The third group of work hasn’t gotten out of doors, the work which would relate to walls or to the walls of buildings. A few works in Cor-ten, one meter by one meter by fifty centi­meters deep, without plexiglas, could go on walls outside. Any of the large plywood pieces, on the floor and against the wall, such as the angled one made in ’72 and the other angled one, that in Canada, and the one square, both from ’73, could be made in concrete, Cor-ten or stainless steel to be outside. The large plywood works which consist of one meter by one meter units on a wall could also be made of a dura­ble material. We are slowly making a work with sixty-three units, one-third of which was shown in the Fundacio Miro, and almost two-thirds in the Musee d’Arte Contemporain and more in the Whitney Museum. A large work, eighty feet long, which was shown in ’81, now destroyed, or a related one, could be made for outdoors. A distantly related work has long been sketched for the ground floor of my building in New York, a cast-iron building, a type which Hames Bogardus thought should have cast-iron beams, which cannot support, and iron floors. Appropriately the work is to be iron, and is to be against the long wall, divided into two parts because of the stairway.
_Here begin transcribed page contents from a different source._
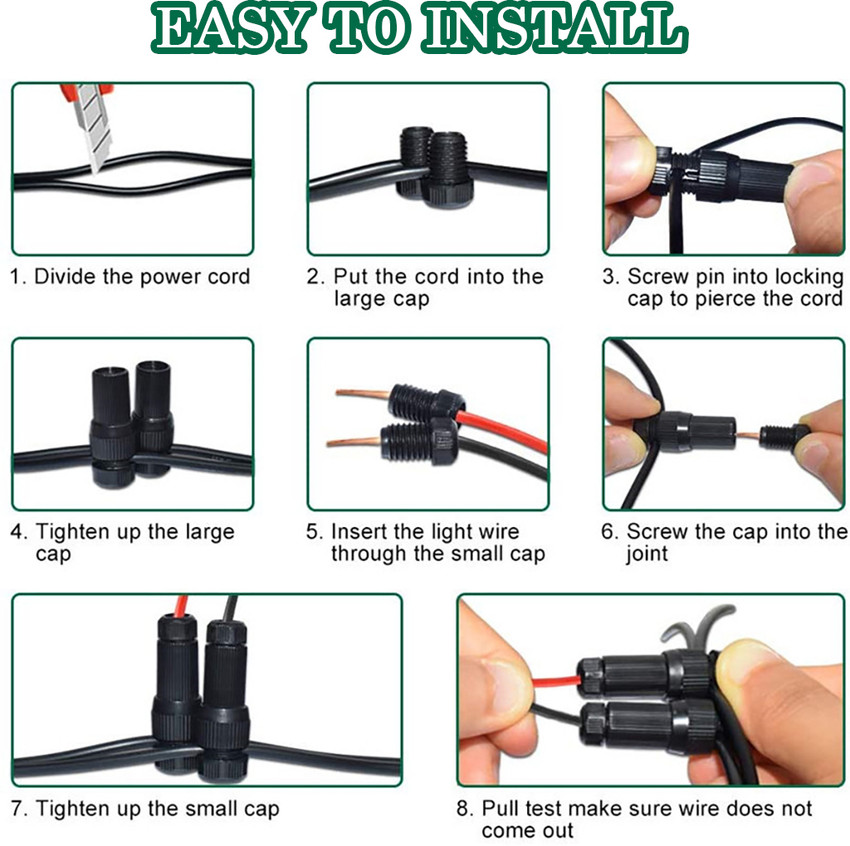 EASY TO INSTALL

1. Divide the power cord

2. Put the cord into the large cap

3. Screw pin into locking cap to pierce the cord

4. Tighten up the large cap

5. Insert the light wire through the small cap

6. Screw the cap into the joint

7. Tighten up the small cap

8. Pull test make sure wire does not come out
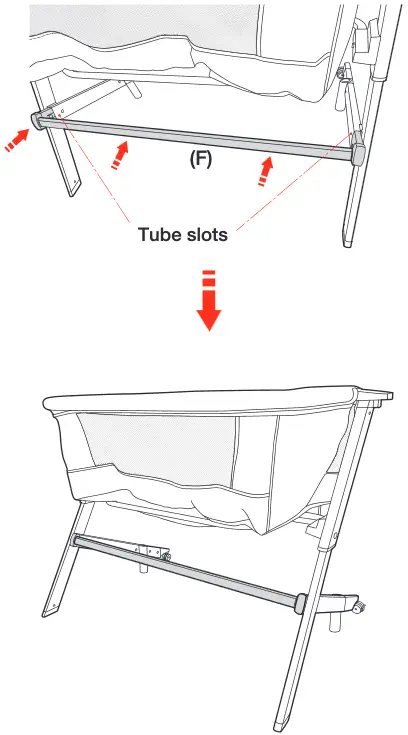 (F)

Tube slots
Russian churches are often paved with iron plates and these could be cast for the floor, which is not origi­nal. Such a work could also be on two walls or four, forming a court, as will a very large work, about one hundred meters to a side, made of adobe bricks, that I want to build on the Rio Grande. Not much gets made of all the possibilities, yet it’s a lot considering that it’s against the grain.

Space is new in art and is still not a concern of more than a few artists. It is generally accepted that vertical, anthropomorphic, totemic sculpture is no longer possible, although I don’t know that those who believe this know why, but a general interest in space has not replaced the inter­est in such solids. (There are other solids.) There is no vocabulary for a discussion of space in art. There was a traditional vocabulary about space in architecture, about propor­tion, volume and sequence, East and West, but it was discredited in the seventies by the architects who are not architects, and so could not judge. They appropriated the ap­pearance without knowing the sub­stance. For both art and architec­ture, the vocabulary of space of the past should be reconsidered and in relation, but newly, which is not impossible, a vocabulary should be built. There has been more discus­sion of color than space, at least since Goethe and Chevreul, and recently by Albers and Itten, but there is much more to say about color. There is much more to say about art. Color is still new in art. It hardly occurs as a reality in architec­ture. I intend to write about it some for the Sikkens Foundation, which was established for color.1 I remem­ber reading that when the Duke of Gloucester was given the second volume of the Decline and Fall of the Roman Empire he said: “Always scribble, scribble, scribble! Eh, Mr. Gibbon?”

This essay, written on the 21st of February, was first published in the catalogue for a show at the Pace Gallery, New York in March and April, 1993: Donald Judd: Large-Scale Works; with essays by Rudi Fuchs and Donald Judd, pp. 9–13.

NOTE
At the occasion of the award by the Sikkens Foundation in the fall of 1993, Judd wrote the essay: Some Aspects of Color in General and Red and Black in Particular, published by the Sikkens Foundation, Sassenheim, Netherlands in cooperation with the Stedelijk Museum, Amsterdam, in 1993 and in Artforum, Summer 1994, pp. 7078, 110113.